* [To do]:
1. According to the petition for review text, on what date did the petitioner file the petition and pay the relevant fee?
2. Summarize the petition for review text in two sentences.
3. Reproduce the part of the petition for review text that opens with the words containing "III. The previous" and closes with "patent as granted).".

++++ Extracted text

Hermann Pfanner Getränke GmbH
Sektkellerei Peter Herres GmbH
|Relevant legal provisions:||
|Keywords:||Petition clearly unallowable[yes]:
- First ground of the petition for review: violation of the right to be heard because of the automatic dismissal of auxiliary requests- objection under Rule 106 EPC raised [no]; exception to this rule [no]- clearly inadmissible[yes]
-Second and third grounds of the petition: violation of the right to be heard, no opportunity to discuss the Article 123(2) EPC objection regarding Auxiliary Request III; no sufficient time given to the petitioner due to the cancellation of the second day of oral proceedings - clearly inadmissible [no]- clearly unallowable [yes]
Summary of Facts and Submissions
I. The petition for review concerns decision T 1022/09 of Board of Appeal 3.2.07 to set aside the decision of the opposition division rejecting the oppositions, and to revoke European patent No. 1 429 968. This decision was announced at the end of oral proceedings on 27 November 2011 and the parties were notified of the decision in writing on 2 December 2011.
II. The petitioner (patent proprietor) filed the petition for review by fax and paid the relevant fee on 10 February 2012.
III. The previous proceedings, to the extent that they are relevant for the purpose of the present petition proceedings, can be summarised as follows.
- Ten oppositions were filed against European patent No. 1 429 968: "Process for packaging wine in aluminium cans". Opponents 02, 03, 06 and 09 filed an appeal against the opposition division's decision.
- Oral proceedings before the Board of Appeal were scheduled for two days. The Board took its decision at the end of the first day of oral proceedings. According to the minutes of the oral proceedings the petitioner's requests then on file were the following:
- The main request: that the appeal be dismissed (maintenance of the patent as granted).

++++++++
++++ Entries provided

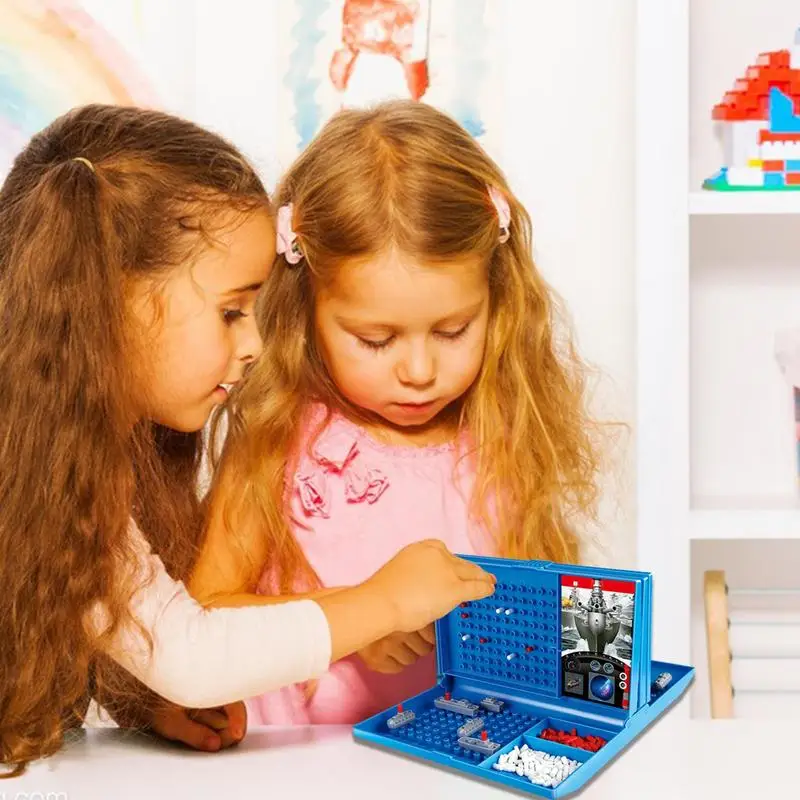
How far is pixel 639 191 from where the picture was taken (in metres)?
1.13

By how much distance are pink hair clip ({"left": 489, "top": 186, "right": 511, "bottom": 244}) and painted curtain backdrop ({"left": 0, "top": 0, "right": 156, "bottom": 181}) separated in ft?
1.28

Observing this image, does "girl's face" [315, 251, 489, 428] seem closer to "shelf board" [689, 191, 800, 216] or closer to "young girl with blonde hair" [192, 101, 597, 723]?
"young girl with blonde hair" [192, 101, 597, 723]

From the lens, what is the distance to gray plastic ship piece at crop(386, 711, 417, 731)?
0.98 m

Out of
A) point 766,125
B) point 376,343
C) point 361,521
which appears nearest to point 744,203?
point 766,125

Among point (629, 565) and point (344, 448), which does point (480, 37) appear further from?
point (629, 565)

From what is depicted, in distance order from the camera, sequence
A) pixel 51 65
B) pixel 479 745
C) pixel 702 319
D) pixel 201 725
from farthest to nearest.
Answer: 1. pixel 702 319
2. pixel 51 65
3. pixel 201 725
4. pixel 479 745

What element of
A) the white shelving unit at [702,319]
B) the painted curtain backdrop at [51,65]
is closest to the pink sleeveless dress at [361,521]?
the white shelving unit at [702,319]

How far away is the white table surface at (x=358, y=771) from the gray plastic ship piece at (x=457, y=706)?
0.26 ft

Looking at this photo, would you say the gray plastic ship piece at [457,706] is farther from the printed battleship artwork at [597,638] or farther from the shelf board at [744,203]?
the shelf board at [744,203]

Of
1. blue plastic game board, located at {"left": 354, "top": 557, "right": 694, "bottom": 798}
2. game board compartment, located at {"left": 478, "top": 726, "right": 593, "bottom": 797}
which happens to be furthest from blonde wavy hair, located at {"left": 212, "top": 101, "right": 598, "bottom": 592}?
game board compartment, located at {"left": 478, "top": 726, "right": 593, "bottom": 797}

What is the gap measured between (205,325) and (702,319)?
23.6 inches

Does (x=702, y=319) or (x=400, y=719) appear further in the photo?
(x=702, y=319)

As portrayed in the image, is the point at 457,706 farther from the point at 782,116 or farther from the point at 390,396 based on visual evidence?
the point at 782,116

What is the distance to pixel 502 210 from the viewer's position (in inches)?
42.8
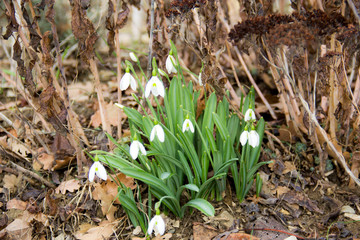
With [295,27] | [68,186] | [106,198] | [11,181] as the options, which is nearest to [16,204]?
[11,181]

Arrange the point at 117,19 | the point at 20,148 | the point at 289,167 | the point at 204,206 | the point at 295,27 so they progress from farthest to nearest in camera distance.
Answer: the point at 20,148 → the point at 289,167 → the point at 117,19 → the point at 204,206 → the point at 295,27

++++++++

* [Set of answers]:
1. 10 February 2012

2. The petition for review concerns Board of Appeal decision T 1022/09, which set aside the opposition division's rejection of the oppositions and revoked European patent No. 1 429 968 on a process for packaging wine in aluminium cans. The patent proprietor filed the petition on 10 February 2012, and the keywords mark the petition as clearly unallowable.

3.
III. The previous proceedings, to the extent that they are relevant for the purpose of the present petition proceedings, can be summarised as follows.
- Ten oppositions were filed against European patent No. 1 429 968: "Process for packaging wine in aluminium cans". Opponents 02, 03, 06 and 09 filed an appeal against the opposition division's decision.
- Oral proceedings before the Board of Appeal were scheduled for two days. The Board took its decision at the end of the first day of oral proceedings. According to the minutes of the oral proceedings the petitioner's requests then on file were the following:
- The main request: that the appeal be dismissed (maintenance of the patent as granted).